DEF CON is a hacker con, not an InfoSec conference. Hackers are more focused on the joy of discovery, irreverence, novel if impractical approaches. InfoSec is more focused on enterprise, frameworks, and protecting the interests of share holders. There is great value in both types of content, but our con is a hacker con by design. 

Activities that enable the hacker mindset and demonstrate how to master a certain technique are always going to be selected over a great enterprise InfoSec talk. DEF CON has always tried to provide a way to amplify the work of hackers, to create a venue for research that allows for others to grow. The idea that technology should be free was written into the subtext of "The Hacker Manifesto" and is just as valid today as it was 33 years ago.

 

  1. We want the computer from Star Trek, what we're getting is HAL 9000.

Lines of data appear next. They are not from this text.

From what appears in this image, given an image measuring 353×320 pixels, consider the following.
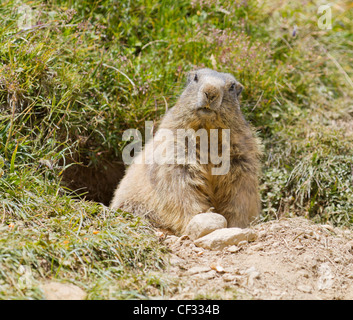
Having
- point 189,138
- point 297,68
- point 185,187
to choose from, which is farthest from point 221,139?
point 297,68

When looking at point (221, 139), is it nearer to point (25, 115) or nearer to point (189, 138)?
point (189, 138)

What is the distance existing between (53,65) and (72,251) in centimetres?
292

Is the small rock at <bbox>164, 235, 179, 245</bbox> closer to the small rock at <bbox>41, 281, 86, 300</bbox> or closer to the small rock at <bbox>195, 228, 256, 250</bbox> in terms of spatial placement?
the small rock at <bbox>195, 228, 256, 250</bbox>

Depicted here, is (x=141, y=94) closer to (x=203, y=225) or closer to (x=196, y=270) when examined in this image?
(x=203, y=225)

At DEF CON 24 we hosted DARPA's Grand Cyber Challenge, a challenge to the innovation community with a $2M prize to build a computer that can hack and patch software with no one at the keyboard. This was a lot of fun, and yet there were whispers among us of a future where artificial intelligence will render some human jobs irrelevant. We can see ourselves approaching an event horizon of automation. This technology is not without a price, but how do we get to the utopian world where we ask a computer to make us a cup of earl grey without landing ourselves in a black mirror dystopia? Engineers are developing smart home devices with disembodied voices, while hackers are quick to shout tropes of "NSA listening devices". Is the reckless misuse of technology leading us to a dark future? What can hackers do to help achieve the sunniest timeline?
Above are some suggested topics that loosely align with the theme, we consider all talk subjects. If your talk doesn't fit in one of these topics don't worry, the suggested themes are just a starting point. We've dozens of speaking slots, the tracks will be filled with a clustering of subjects; hardware hacking, lock picking, mobile hacking, reverse engineering, legalities of hacking, and more.